Surprisingly, their dietary deficiencies may also help explain one of the weirdest things sloths do. For years, biologists have puzzled over why sloths risk getting chomped on by predators once every week when they leave the trees to poo. They would be easy enough targets if they used different locations as their toilets, but for some reason sloths go back to the same spot time and time again. It is the only thing in their lives that they willingly leave the trees for.

Surprisingly, a recent study from biologist Jonathan Pauli at the University of Wisconsin suggests that the reason for this peculiar bathroom behaviour might lie in the sloths’ disgustingly unkempt fur. One of the odd side effects of their moving so slowly is that algae actually grows in the fur of three-toed sloths. The algae makes them appear green during the wet season and brown during the dry, so the arrangement actually provides them with some added camouflage. The interesting part about what Pauli had found is that the ecosystems in their fur also help supplement a slothful diet. Studying the stomach contents of sloths revealed that they eat the algae when grooming, which provides additional fats and calories that they need to make up for eating all those empty leaf calories. 

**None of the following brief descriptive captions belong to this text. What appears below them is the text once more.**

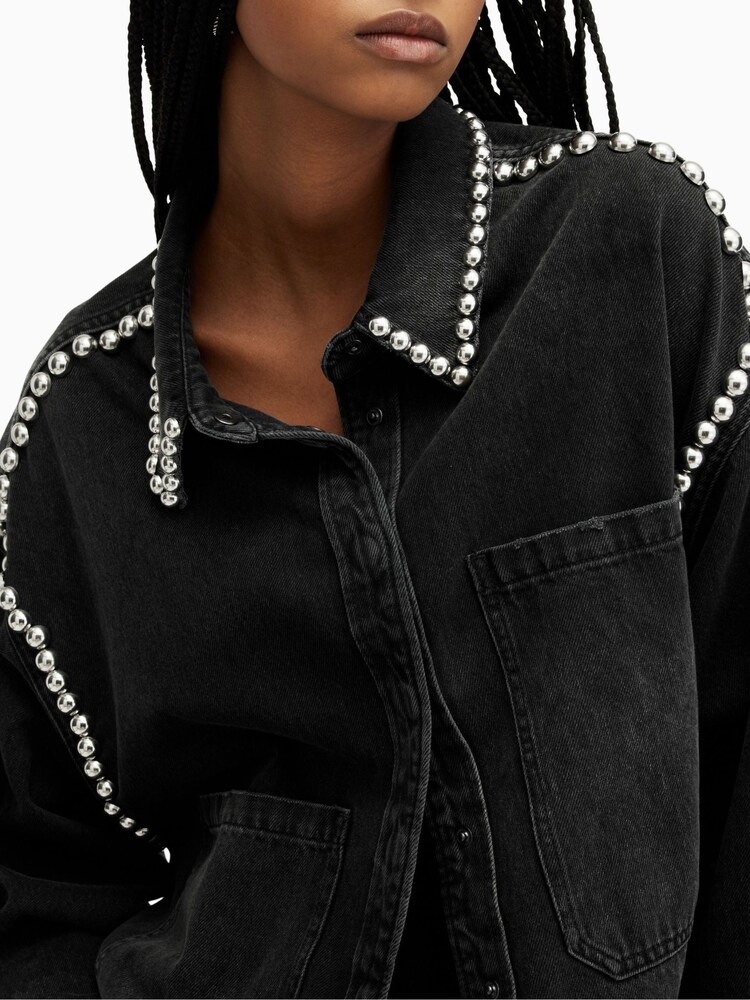 AllSaints Black Nicky Stud 100% Cotton Shirt - Image 2 of 6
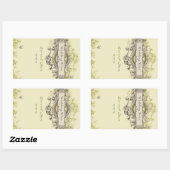 Grüner Vintager Blumenaufkleber Rechteckiger Aufkleber (Blatt)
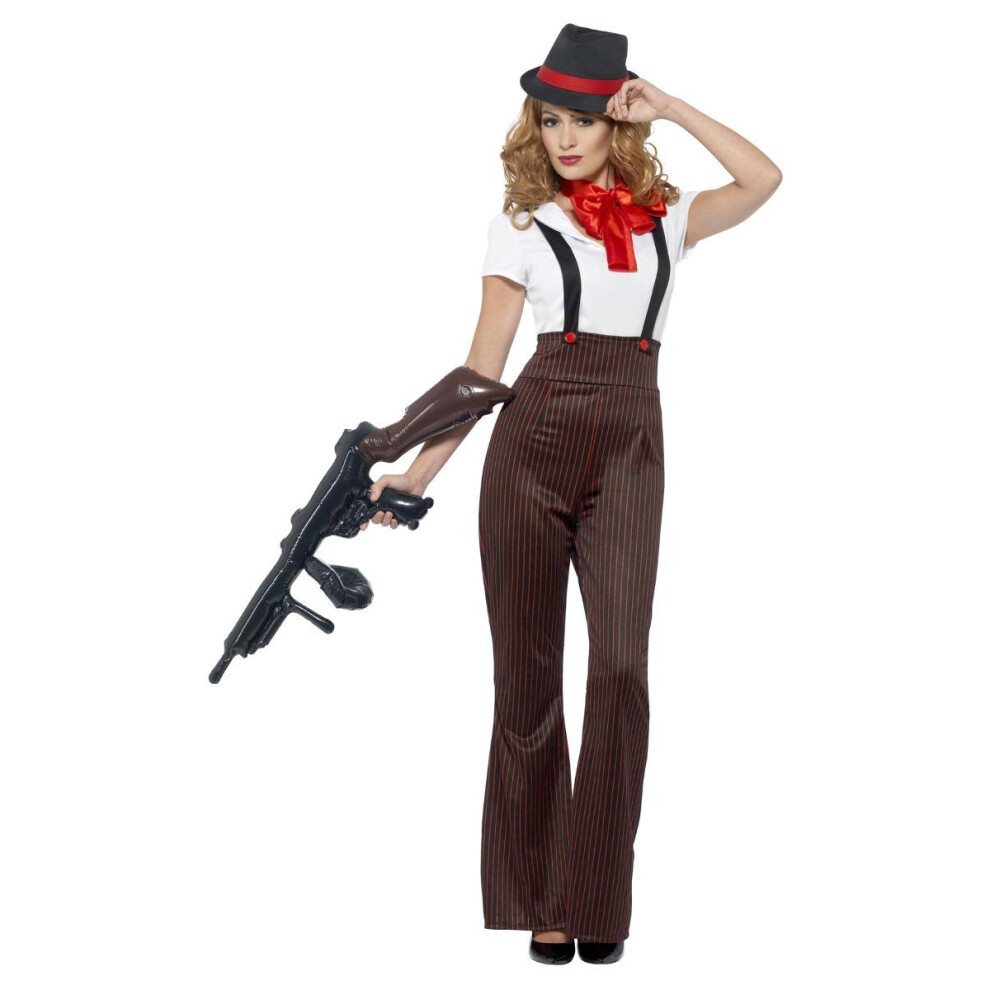 Smiffy's (M, Black/Red) Womens/Ladies Glam Gangster Costume Set
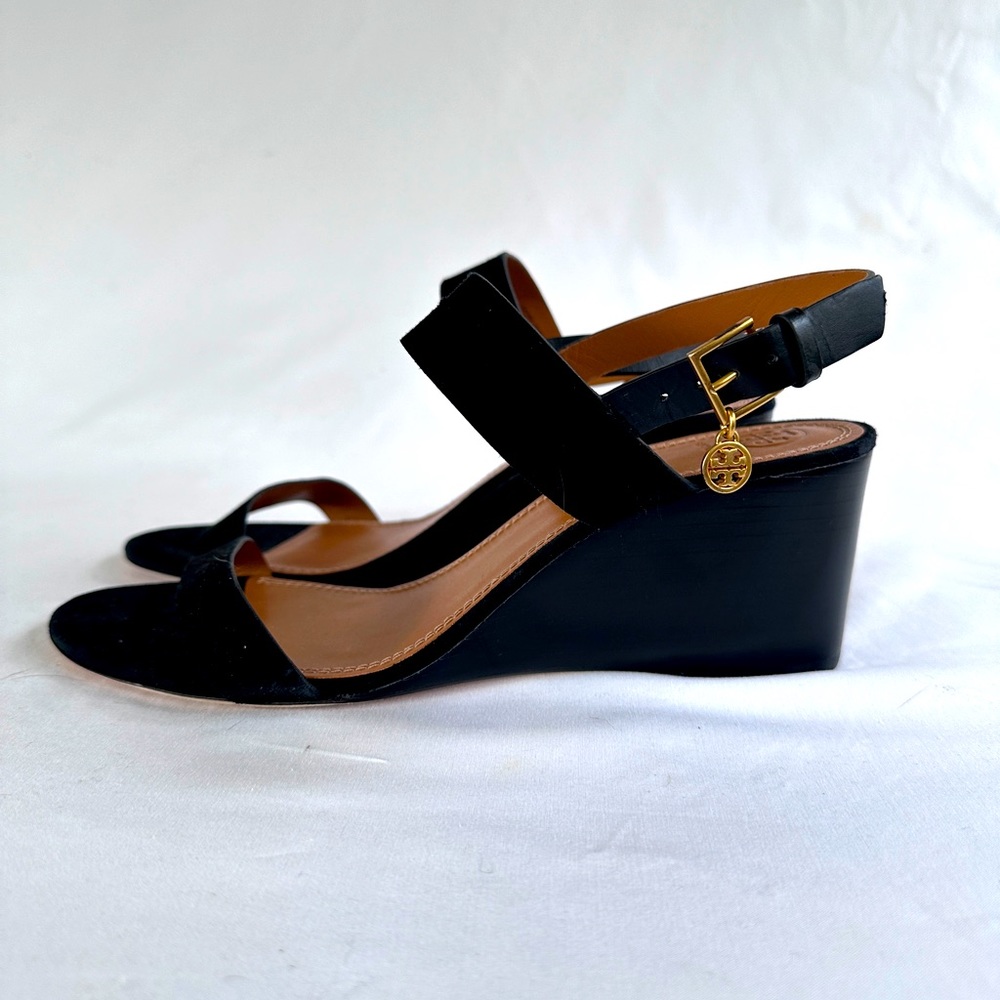 Brand New Tory Burch Mini Benton Sandal Wedge Sandals w/ Backstrap Size 40 Black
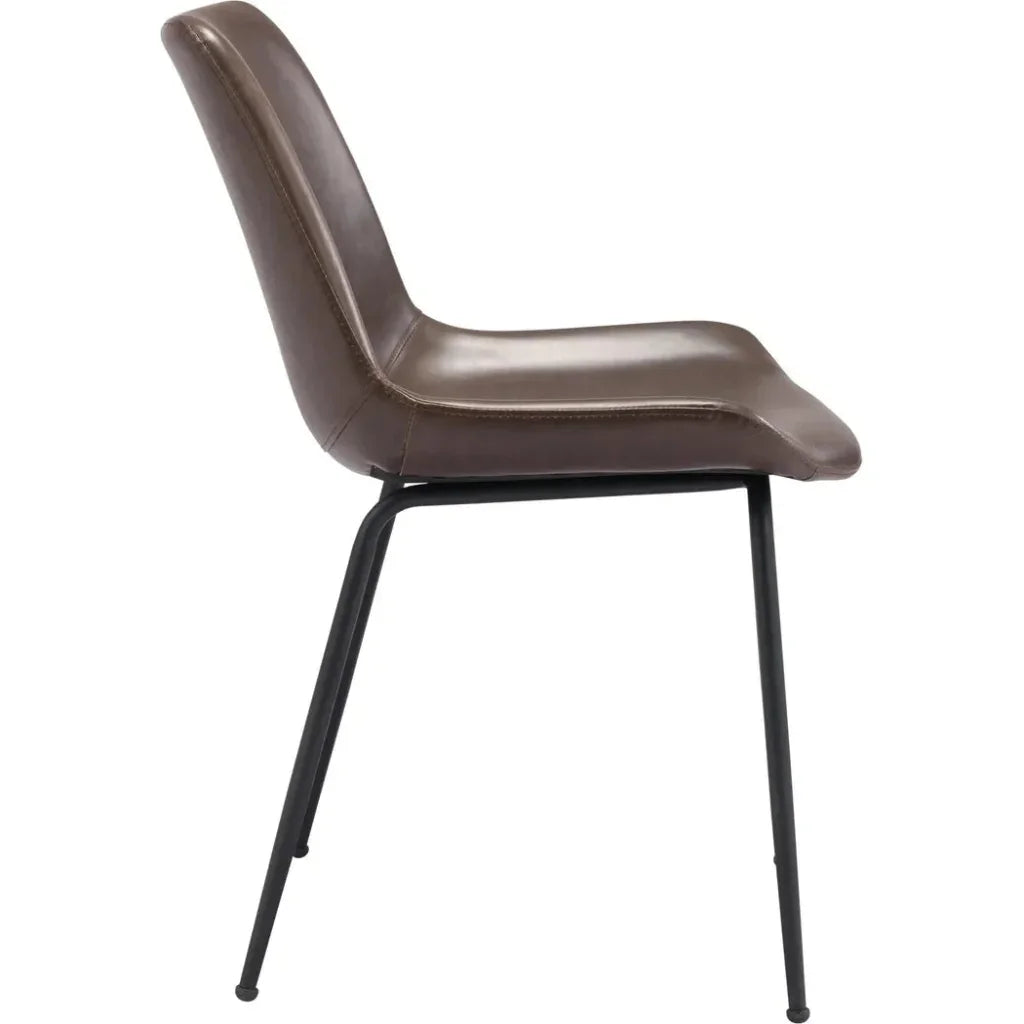 Byron Leather Armless Dining Chair 2PC - LOOMLAN - Zuo Modern - Dining Chairs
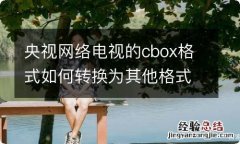 央视网络电视的cbox格式如何转换为其他格式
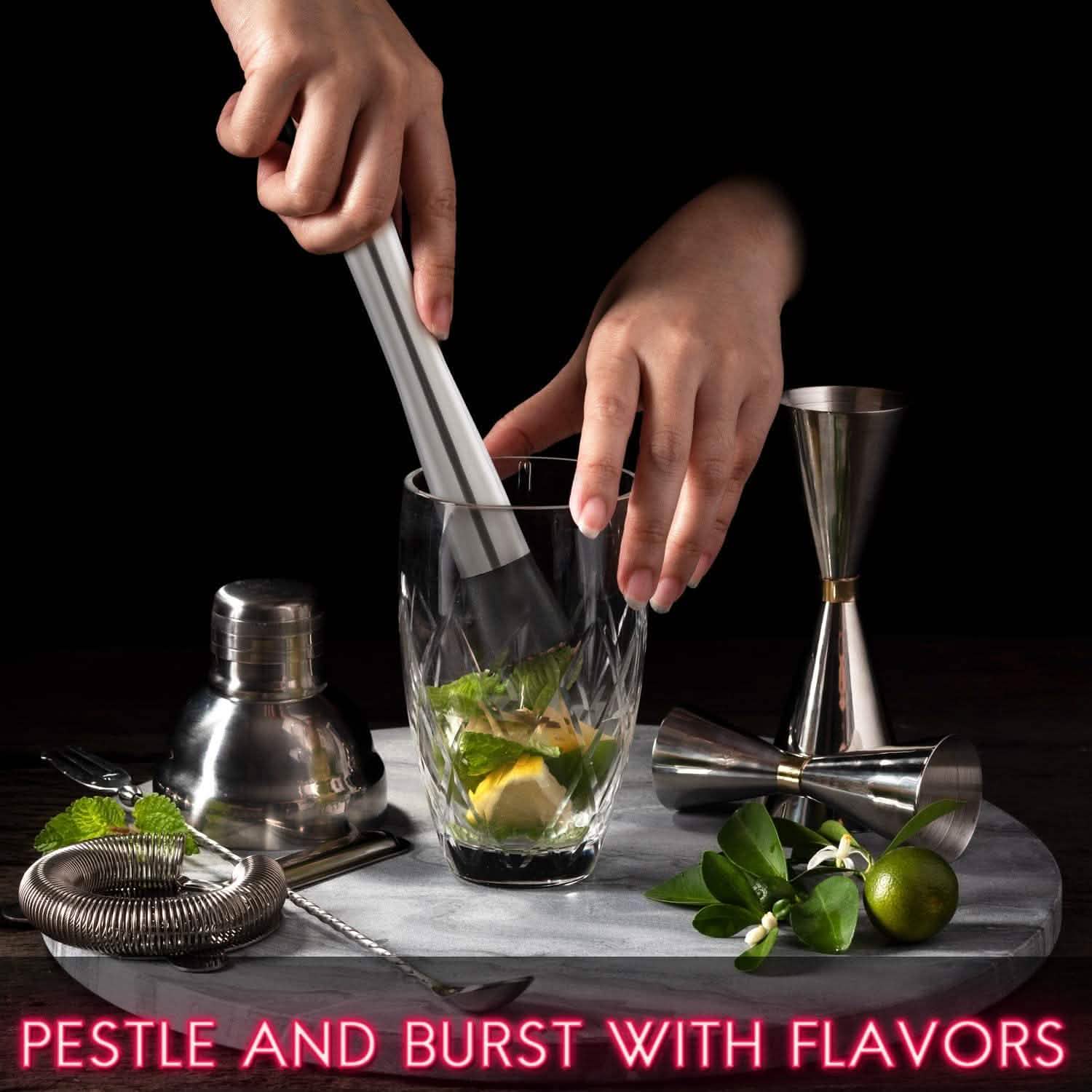 Hiware Stainless Steel Cocktail Muddler & Mixing Spoon Set – 2-Piece Bar Tool Kit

That is all well and good but how does it explain sloths’ preferred pooing spots? As it turns out, algae isn’t the only thing living in a sloths' fur. Their follicle forests are also home to moths. Up to 120 individual moths have been found living in the fur of one sloth. By observing the sloths for weeks on end, Pauli developed a theory that these moths were laying their eggs in the sloths’ dung. When the slow-moving hosts returned to their bathroom spots, the eggs hatched and the new moths hopped aboard to keep the cycle going.

Apparently, when the moths die and decompose in the sloths’ fur, they provide nutrients that allow the algae to grow. As we have seen, the sloths benefit from the algae by way of camouflage and a handy snack. In short sloths, moths, and algae have worked out one of the strangest symbiotic ménage a trois in nature. This also explains why three-toed sloths living in cleaner captive conditions often aren’t as healthy as their wild counterparts.

The morale of the story? They may be cute and easy to catch, but you really don’t want to hug a sloth.

Friday, 2 May 2014

Sketchy Fact #38: Emotional Orcas

Scientists believe that Orcas (Killer Whales) are the second most cultural animals on Earth after humans. Scans of their brains show huge areas devoted to emotion and analytical skills. Separate groups have completely different hunting techniques and are even thought to have their own languages.